Un fantôme dans des voûtes du centre-ville?

Bonjour M. Hist,
Les bâtiments du centre-ville sont si anciens, je ne peux pas imaginer qu’il n’y ait pas d’histoires de fantômes et d’esprits espiègles! Je connais déjà l’histoire du fantôme du Granada… Y en a-t-il d’autres?
Une lectrice épouvantée
Chère lectrice épouvantée,
L’Halloween est proche… Au détour de l’histoire architecturale du centre-ville, vous serez surprise d’apprendre que certains édifices semblent empreints de mystères. C’est le cas de l’ancienne Merchant’s Bank, dont les murs ont abrité plus que de simples transactions financières. Revenons à l’année 1882, lorsque la Merchant’s Bank ouvre ses portes sur un site des plus stratégiques, celui de notre hôtel de ville.
Un édifice plus tardif de la Merchant’s Bank situé sur la rue Wellington vers 1916, dont la façade s’inspire de celle du premier édifice de la rue Factory (Frontenac). Il est encore en place aujourd’hui, à côté du Théâtre Granada… qui a lui aussi son fantôme! (Photo Fonds Famille James Riddle Sangster, Mhist)
Un édifice plus tardif de la Merchant’s Bank situé sur la rue Wellington vers 1916, dont la façade s’inspire de celle du premier édifice de la rue Factory (Frontenac). Il est encore en place aujourd’hui, à côté du Théâtre Granada… qui a lui aussi son fantôme! (Photo Fonds Famille James Riddle Sangster, Mhist)

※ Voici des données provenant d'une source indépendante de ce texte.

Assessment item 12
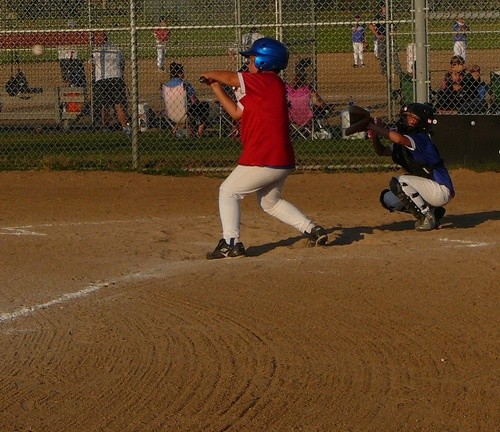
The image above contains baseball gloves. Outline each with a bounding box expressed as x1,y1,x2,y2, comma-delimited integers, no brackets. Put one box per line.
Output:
345,106,375,136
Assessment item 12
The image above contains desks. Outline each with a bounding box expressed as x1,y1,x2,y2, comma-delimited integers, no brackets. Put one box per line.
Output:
321,98,352,129
197,97,228,133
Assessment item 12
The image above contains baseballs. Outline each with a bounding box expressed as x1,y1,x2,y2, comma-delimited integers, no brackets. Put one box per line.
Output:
32,44,44,56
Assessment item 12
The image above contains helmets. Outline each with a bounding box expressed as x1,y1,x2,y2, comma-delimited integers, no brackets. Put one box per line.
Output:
238,37,289,71
397,102,435,134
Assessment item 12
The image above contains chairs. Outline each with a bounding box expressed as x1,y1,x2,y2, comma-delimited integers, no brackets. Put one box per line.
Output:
160,96,199,139
220,103,240,137
291,99,314,143
56,87,90,128
489,71,500,113
400,71,413,105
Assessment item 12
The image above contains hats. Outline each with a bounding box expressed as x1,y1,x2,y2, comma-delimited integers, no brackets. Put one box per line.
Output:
91,33,108,47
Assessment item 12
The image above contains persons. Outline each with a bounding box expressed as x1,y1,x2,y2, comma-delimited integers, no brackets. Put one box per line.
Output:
153,16,170,71
161,63,209,137
290,69,328,136
367,103,456,231
200,37,328,260
88,32,127,132
368,0,402,75
436,56,487,113
351,15,365,68
58,20,86,87
452,16,469,61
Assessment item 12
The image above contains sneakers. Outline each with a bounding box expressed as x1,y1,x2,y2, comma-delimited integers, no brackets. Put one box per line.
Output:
415,206,446,227
414,209,437,232
121,122,132,135
307,224,328,249
205,238,247,259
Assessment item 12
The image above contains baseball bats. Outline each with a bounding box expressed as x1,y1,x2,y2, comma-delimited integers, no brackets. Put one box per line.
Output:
200,76,210,84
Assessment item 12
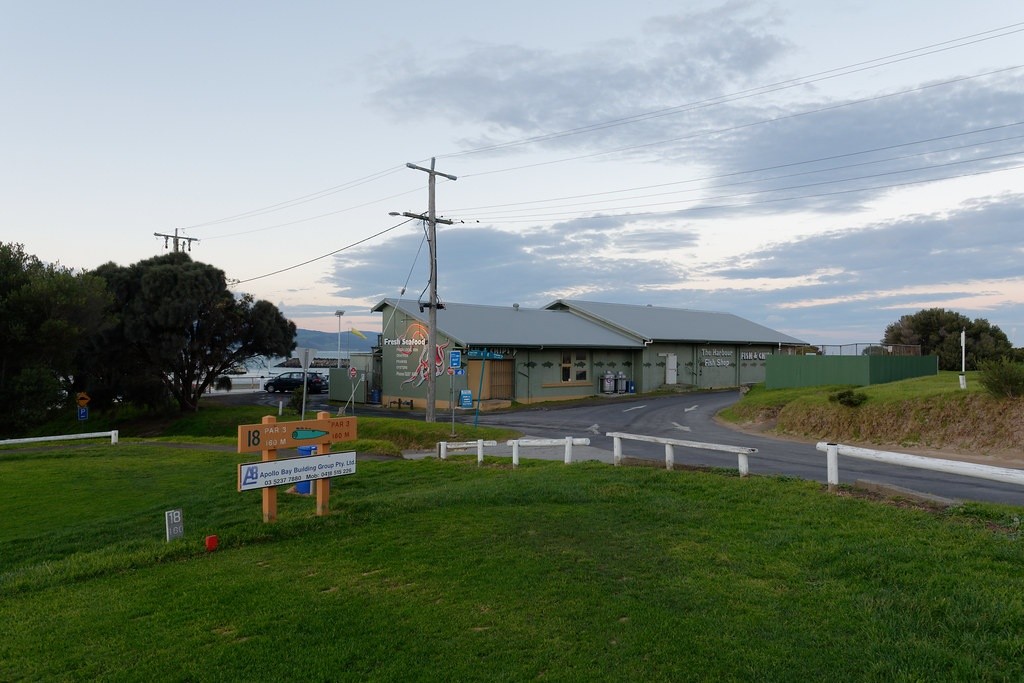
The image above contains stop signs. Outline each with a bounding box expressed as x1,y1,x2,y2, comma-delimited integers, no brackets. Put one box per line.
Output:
350,367,357,377
446,367,454,375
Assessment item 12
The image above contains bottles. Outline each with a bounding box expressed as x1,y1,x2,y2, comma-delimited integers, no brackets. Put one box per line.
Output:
615,371,626,393
603,371,614,393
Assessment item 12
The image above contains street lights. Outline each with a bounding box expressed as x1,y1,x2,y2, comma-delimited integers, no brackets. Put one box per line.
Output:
334,309,346,369
388,209,440,422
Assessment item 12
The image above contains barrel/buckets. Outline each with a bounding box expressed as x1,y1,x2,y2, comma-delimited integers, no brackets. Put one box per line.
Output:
627,381,635,393
296,446,311,494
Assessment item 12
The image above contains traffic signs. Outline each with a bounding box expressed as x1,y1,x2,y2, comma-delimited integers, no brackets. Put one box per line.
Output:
467,350,484,357
487,352,504,360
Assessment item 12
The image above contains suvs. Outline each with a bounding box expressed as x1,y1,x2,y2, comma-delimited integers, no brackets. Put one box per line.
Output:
263,371,329,394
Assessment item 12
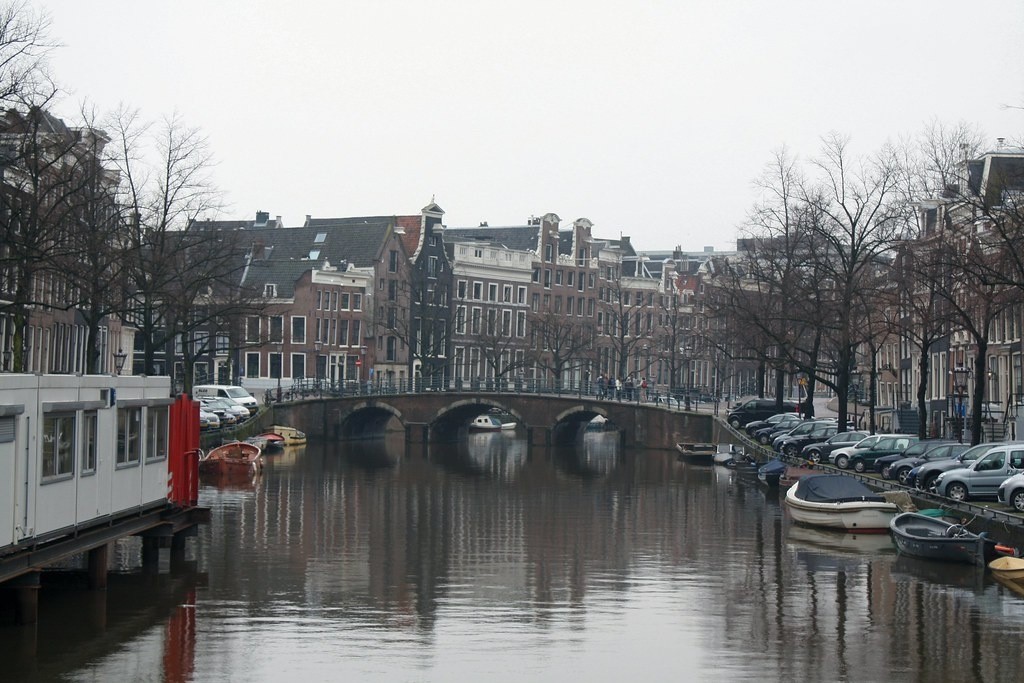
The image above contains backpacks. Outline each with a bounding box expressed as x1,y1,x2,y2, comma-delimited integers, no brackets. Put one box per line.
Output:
642,380,648,389
598,376,605,388
610,378,616,385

L’édifice de la Merchant’s Bank, abordant une façade qui ressemble à celle que l’on peut encore voir de nos jours 49 de la rue Wellington Nord, symbolise le dynamisme économique de Sherbrooke à l’époque. Cette banque prospère et inscrite comme un acteur clé dans le développement de la région. Cependant, la ville évolue rapidement, et le projet de réaménagement du carré Strathcona, où se situe la banque, scelle le destin du bâtiment. La décision est prise de le démolir pour faire place à de nouvelles constructions, dont le futur palais de justice (1904).
Avant même cette démolition, la banque déménage dans un édifice plus moderne et imposant, construit en 1898 dans un style Renaissance italienne, au coin des rues Factory et Market (les actuelles rues Frontenac et Marquette), le siège de la société Sun Life.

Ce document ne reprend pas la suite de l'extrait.